Immigration and free borders? UK isn't part of the Schengen deal, which means you're required to show your passport on trying to enter the country - unlike travelling from France through Belgium and Netherlands to get to Germany. Half of all the immigrants coming to the UK are from outside the EU anyway, so that wouldn't change.
"Immigrants take all our money!" No, actual FACTS show that they pay in more to the system than they take out. Sure, getting child benefit when your child doesn't even live in the same country as you is messed up, but that's basically down to UK rules. Pretty sure you can't claim child benefit in Sweden (another EU country) if the child lives with a parent in the UK, for instance.
"We don't want none of that European Court thing!" The thing which is ENTIRELY SEPARATE from the EU and which the UK HELPED SET UP after WW2 to safeguard against similar atrocities happening again?
"We wouldn't have to pay the EU any money!" Yes, we would - Norway and Switzerland still pay membership fees to EEA in order to trade with the EU, but they have no say in policy because they're not in the EU, who set the rules, and they don't get any subsidies.
"But we'd save the NHS!" The EU is not what's caused problems with the NHS. That's all on our very own government trying to dismantle it + how badly run it is. I was pretty shocked to hear that if you need crutches (for instance), you're not forced to hand them back once you don't need them anymore. You know, handing them back so that someone else can use them. Instead, no one cares and the next person gets a new set instead. That's not how you save money. Or actually making sure only people who are entitled to free healthcare get it, i.e. UK residents and EU citizens. They don't seem to check entitlement at all. I read a story about an American tourist who had a family member having to go to the doctors in the UK and was surprised to hear he didn't have to pay anything for it. They weren't entitled to free UK healthcare but no one charged them for the visit, which they should have done? How many instances of this happens every day and how much money is lost this way? (There are more examples, but those are glaringly obvious ones.)
"They keep voting us down! We never get to have it our way!" If, say, 19 countries out of 20 (UK being the 20th) vote the same way, isn't that an indication that the UK perhaps has the WRONG opinion? Like the whole steel thing in Port Talbot. The EU wanted to up the fees on Chinese steel to help EU steel, the UK voted AGAINST it, and so on. Besides, majority rule is HOW DEMOCRACY WORKS.
But yeah. My problem is that the Brexit campaign doesn't deal with facts, but just emotive outbursts about how Britain was great back in the day and can be great again ... ignoring how society has changed in the meantime. But maybe people have some kind of romanticised notion about Victorian slums?
What I would say is that I believe that most of these politicians, businessmen and so on do not have the slightest interest in what would be best for the general public; they base their opinions solely on what would be best for them as individuals with a reckless and callous disregard for the rest of us.
- Comment on Another Angry Voice
Which is why you have two camps. There are the politicians who have interests in Europe and who therefore want to stay in because it would benefit them to stay. Then there are politicians who have non-European interests and therefore want to leave because it would benefit them to leave. Let's not pretend that's not the case.

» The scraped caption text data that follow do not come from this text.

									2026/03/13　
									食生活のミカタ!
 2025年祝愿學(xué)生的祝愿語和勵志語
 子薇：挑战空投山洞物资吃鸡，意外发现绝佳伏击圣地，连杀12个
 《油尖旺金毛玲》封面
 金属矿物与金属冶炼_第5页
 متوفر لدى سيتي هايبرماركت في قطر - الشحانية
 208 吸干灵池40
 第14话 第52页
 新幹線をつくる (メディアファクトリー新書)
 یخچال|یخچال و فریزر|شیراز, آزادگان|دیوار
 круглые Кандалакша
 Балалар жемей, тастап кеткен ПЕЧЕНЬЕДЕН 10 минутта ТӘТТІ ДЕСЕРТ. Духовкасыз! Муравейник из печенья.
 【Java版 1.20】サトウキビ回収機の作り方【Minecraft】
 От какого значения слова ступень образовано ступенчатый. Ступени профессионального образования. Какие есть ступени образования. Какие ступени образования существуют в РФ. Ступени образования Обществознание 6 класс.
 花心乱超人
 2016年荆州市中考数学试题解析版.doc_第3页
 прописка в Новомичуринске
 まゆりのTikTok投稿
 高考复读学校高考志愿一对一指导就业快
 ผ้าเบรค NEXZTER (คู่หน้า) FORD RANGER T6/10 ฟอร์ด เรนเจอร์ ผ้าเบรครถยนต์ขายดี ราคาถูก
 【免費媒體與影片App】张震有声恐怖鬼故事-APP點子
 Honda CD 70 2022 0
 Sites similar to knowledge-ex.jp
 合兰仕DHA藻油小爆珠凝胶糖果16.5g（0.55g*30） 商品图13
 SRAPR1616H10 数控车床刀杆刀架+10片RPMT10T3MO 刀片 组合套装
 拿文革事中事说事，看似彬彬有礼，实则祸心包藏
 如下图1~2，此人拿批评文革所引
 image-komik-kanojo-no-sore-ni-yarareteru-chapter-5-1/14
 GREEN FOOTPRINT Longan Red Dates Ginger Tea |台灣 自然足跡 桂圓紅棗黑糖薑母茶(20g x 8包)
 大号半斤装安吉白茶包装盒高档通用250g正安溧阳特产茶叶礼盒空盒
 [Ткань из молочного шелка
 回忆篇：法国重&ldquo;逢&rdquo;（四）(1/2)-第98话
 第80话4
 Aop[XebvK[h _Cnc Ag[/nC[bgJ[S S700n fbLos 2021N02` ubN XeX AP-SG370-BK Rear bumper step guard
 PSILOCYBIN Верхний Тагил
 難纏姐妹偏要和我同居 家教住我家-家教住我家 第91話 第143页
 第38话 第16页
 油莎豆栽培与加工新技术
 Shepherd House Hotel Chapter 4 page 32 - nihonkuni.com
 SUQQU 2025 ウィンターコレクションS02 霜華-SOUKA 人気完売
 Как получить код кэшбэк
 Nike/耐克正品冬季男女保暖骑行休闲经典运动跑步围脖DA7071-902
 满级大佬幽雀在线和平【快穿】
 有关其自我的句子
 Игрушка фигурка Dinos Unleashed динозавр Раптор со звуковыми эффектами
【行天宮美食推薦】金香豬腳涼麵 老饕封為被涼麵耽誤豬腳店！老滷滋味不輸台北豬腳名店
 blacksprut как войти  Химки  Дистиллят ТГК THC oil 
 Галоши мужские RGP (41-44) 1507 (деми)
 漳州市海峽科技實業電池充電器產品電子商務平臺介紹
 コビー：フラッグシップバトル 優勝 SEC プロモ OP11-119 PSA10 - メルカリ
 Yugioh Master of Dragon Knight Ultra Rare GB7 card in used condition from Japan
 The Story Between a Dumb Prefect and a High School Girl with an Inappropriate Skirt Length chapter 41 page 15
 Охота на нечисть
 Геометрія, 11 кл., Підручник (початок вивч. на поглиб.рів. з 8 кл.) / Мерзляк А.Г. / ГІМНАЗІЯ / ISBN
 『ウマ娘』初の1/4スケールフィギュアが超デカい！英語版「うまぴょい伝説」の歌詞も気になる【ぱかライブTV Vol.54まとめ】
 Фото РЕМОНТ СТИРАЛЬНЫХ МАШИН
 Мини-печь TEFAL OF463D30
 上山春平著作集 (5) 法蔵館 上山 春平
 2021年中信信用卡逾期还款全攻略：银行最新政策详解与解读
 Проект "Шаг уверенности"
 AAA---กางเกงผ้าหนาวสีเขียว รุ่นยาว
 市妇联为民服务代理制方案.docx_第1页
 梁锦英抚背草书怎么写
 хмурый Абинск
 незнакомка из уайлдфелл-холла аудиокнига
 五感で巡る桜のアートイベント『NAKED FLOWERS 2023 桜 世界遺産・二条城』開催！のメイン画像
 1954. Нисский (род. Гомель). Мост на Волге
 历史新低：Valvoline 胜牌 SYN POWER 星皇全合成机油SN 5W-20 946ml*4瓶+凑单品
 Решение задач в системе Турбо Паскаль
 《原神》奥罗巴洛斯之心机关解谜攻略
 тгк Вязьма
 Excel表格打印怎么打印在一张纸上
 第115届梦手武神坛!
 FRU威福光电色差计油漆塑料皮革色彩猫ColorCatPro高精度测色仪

For the general public, though, I'd much rather go with factual arguments than emotive argumentation, and if the Brexit campaign did more of the former and less of the latter, then there could have a balanced discussion, but as it is now, the Stay campaign are the ones who deal in facts and actual figures, while the Leave campaign always sound like someone's drunk and slightly racist uncle at a party - someone who can't be reasoned with using facts, and who keeps shouting about how Britain needs to be great again but has no actual idea of how that's supposed to be achieved aside from "leaving the EU", as if that's some sort of magic cure-all.